EXCERPTED TEXT
+-------+

MSc Katrine Rolid at Institute of Clinical Medicine will be defending the thesis “High-intensity interval training in de novo heart transplant recipients with long-term follow-up” for the degree of PhD (Philosophiae Doctor).
The public defence will be held as a video conference over Zoom.
The defence will follow regular procedure as far as possible, hence it will be open to the public and the audience can ask ex auditorio questions when invited to do so.
Due to copyright reasons, an electronic copy of the thesis must be ordered from the faculty. In order for the faculty to have time to process the order, it must be received by the faculty no later than 2 days prior to the public defence. Orders received later than 2 days before the defence will not be processed. Inquiries regarding the thesis after the public defence must be addressed to the candidate.
Professor Emeritus Odd Geiran, University of Oslo
Post-doctor Kari Nytrøen, The National Health Archive of Norway and Oslo University Hospital
High-intensity interval training (HIT) is an effective method to increase VO2peak in maintenance heart transplant (HTx) recipients. However, there is limited evidence of HIT in the de novo HTx recipients, and the long-term effects of early initiation of HIT after HTx is unknown.

+-------+

SUPPLIED RECORDS
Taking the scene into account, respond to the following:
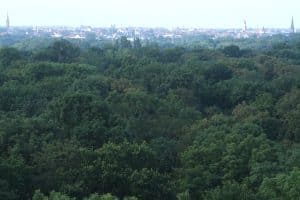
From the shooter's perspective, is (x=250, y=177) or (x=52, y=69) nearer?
(x=250, y=177)

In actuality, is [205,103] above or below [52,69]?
below

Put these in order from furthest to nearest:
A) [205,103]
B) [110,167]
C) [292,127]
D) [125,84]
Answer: [205,103] → [125,84] → [292,127] → [110,167]

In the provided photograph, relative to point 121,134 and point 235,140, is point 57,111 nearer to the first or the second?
point 121,134

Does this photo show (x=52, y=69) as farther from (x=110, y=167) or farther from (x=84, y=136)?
(x=110, y=167)

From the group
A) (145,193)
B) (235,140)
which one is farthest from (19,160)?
(235,140)

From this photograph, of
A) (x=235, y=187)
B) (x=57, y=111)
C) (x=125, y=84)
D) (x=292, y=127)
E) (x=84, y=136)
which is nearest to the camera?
(x=235, y=187)

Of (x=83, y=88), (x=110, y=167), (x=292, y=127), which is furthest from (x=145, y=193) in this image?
(x=83, y=88)
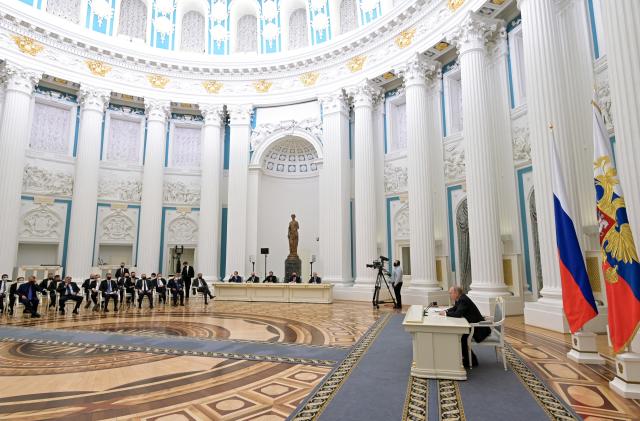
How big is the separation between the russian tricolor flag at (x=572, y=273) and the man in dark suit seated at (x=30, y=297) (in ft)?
35.5

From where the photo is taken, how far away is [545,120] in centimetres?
731

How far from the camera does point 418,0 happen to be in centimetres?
1188

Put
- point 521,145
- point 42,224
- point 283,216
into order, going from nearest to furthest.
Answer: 1. point 521,145
2. point 42,224
3. point 283,216

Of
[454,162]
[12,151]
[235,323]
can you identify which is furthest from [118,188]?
[454,162]

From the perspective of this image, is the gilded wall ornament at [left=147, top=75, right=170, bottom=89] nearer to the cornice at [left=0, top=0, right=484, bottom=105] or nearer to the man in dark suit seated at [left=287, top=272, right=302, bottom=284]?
the cornice at [left=0, top=0, right=484, bottom=105]

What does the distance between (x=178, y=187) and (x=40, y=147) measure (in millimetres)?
5262

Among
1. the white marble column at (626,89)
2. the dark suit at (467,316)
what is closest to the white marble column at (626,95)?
the white marble column at (626,89)

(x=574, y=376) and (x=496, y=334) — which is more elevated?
(x=496, y=334)

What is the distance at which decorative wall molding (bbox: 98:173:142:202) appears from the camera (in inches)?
617

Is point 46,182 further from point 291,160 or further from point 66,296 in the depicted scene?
point 291,160

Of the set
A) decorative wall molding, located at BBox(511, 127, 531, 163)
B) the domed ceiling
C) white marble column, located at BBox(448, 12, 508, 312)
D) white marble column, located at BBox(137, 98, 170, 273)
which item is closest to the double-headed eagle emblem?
white marble column, located at BBox(448, 12, 508, 312)

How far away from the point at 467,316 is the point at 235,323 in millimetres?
5091

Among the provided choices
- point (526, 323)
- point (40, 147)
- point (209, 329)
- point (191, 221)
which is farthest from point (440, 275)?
point (40, 147)

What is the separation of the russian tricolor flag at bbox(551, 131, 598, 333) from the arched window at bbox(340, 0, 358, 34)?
13.0m
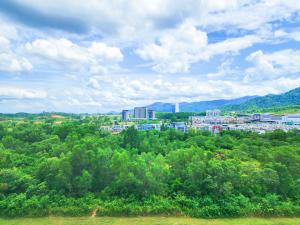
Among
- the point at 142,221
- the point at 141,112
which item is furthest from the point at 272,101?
the point at 142,221

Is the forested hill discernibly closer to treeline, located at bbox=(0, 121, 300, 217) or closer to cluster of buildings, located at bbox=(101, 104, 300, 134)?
cluster of buildings, located at bbox=(101, 104, 300, 134)

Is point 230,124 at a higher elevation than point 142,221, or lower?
higher

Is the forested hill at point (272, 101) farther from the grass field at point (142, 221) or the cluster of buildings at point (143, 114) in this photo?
the grass field at point (142, 221)

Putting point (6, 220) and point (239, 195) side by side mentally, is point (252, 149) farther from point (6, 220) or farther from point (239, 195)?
point (6, 220)

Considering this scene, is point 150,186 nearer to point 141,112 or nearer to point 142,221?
point 142,221

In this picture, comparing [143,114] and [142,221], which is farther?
[143,114]

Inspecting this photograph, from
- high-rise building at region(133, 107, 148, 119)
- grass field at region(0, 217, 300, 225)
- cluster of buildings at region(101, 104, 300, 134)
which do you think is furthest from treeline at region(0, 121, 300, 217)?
high-rise building at region(133, 107, 148, 119)

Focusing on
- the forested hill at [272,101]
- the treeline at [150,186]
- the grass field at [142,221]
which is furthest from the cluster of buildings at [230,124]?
the forested hill at [272,101]

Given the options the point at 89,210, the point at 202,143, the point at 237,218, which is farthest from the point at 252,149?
the point at 89,210
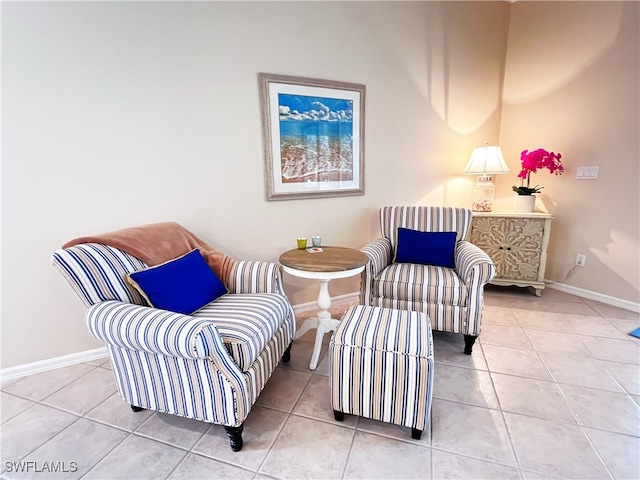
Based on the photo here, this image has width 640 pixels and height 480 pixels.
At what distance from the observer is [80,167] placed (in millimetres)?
1919

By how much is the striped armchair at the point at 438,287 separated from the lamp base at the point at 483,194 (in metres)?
0.84

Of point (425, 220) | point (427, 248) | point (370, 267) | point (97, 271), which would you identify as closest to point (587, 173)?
point (425, 220)

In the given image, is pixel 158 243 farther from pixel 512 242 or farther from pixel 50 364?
pixel 512 242

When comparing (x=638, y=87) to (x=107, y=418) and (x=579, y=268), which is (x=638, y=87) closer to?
(x=579, y=268)

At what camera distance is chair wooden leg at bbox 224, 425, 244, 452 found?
1.38 m

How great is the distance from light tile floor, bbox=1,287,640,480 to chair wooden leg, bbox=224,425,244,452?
36 mm

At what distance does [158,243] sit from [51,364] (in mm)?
1134

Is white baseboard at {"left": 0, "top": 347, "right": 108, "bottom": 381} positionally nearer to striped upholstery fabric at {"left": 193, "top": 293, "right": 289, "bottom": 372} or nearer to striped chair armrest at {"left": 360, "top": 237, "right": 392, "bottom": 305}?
striped upholstery fabric at {"left": 193, "top": 293, "right": 289, "bottom": 372}

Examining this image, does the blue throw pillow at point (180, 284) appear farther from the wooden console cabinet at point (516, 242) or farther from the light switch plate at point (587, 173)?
the light switch plate at point (587, 173)

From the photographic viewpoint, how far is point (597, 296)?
2898 millimetres

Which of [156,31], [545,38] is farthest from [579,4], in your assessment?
[156,31]

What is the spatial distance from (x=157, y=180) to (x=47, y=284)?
91 centimetres

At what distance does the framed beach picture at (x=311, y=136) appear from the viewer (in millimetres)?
2342

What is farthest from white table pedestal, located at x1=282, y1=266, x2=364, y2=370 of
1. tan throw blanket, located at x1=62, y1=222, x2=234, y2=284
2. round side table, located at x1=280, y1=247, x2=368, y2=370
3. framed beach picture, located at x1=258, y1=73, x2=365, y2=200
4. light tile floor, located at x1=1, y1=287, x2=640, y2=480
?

+-------+

WORK TO COMPLETE
**A)** Extract the passage of the thesis defence announcement from "The public defence will" to "invited to do so.".
**B)** Extend the thesis defence announcement past its last sentence.

ANSWERS BELOW
**A)**
The public defence will be held as a video conference over Zoom.
The defence will follow regular procedure as far as possible, hence it will be open to the public and the audience can ask ex auditorio questions when invited to do so.

**B)**
In this study, Rolid and colleagues aimed to investigate the effects of HIT compared to moderate intensity continuous training (MICT) on VO2peak in de novo HTx recipients with a 1-yr and a 3-yr follow-up. In addition, the study aimed to investigate predictors for VO2peak in de novo HTx.
Eighty-one HTx recipients were randomized to either HIT or MICT mean 11 weeks after HTx and were followed-up by local physical therapists for nine months. The study was extended to also perform a 3-yr follow-up of the participants
The primary endpoint was the mean change in VO2peak. Secondary endpoints were heart rate response, muscle strength, body composition, cardiac function, biomarkers, hemodynamics, endothelial function, health-related quality of life, tolerability, safety, and adverse events.
At 1-yr follow-up there was a significantly higher mean change in VO2peak in the HIT group compared to the MICT group. The difference between groups was 1.8 mL/kg/min which is regarded a clinically meaningful difference. Furthermore, a significant difference between the two groups was found in muscular exercise capacity, anaerobic threshold (AT) and forced expiratory volume. There were no adverse events related to exercise during the intervention period.
At 3-yrs follow-up, there was no longer a statistically significant difference between groups in VO2peak, while difference between groups was still significant with regard to muscular exercise capacity and AT.
HIT, performed de-centralized instead of in the specialist health care setting, was found to be a safe and effective method of exercise in this medically stable cohort of de novo HTx recipients, and showed also some sustainable long-term effects.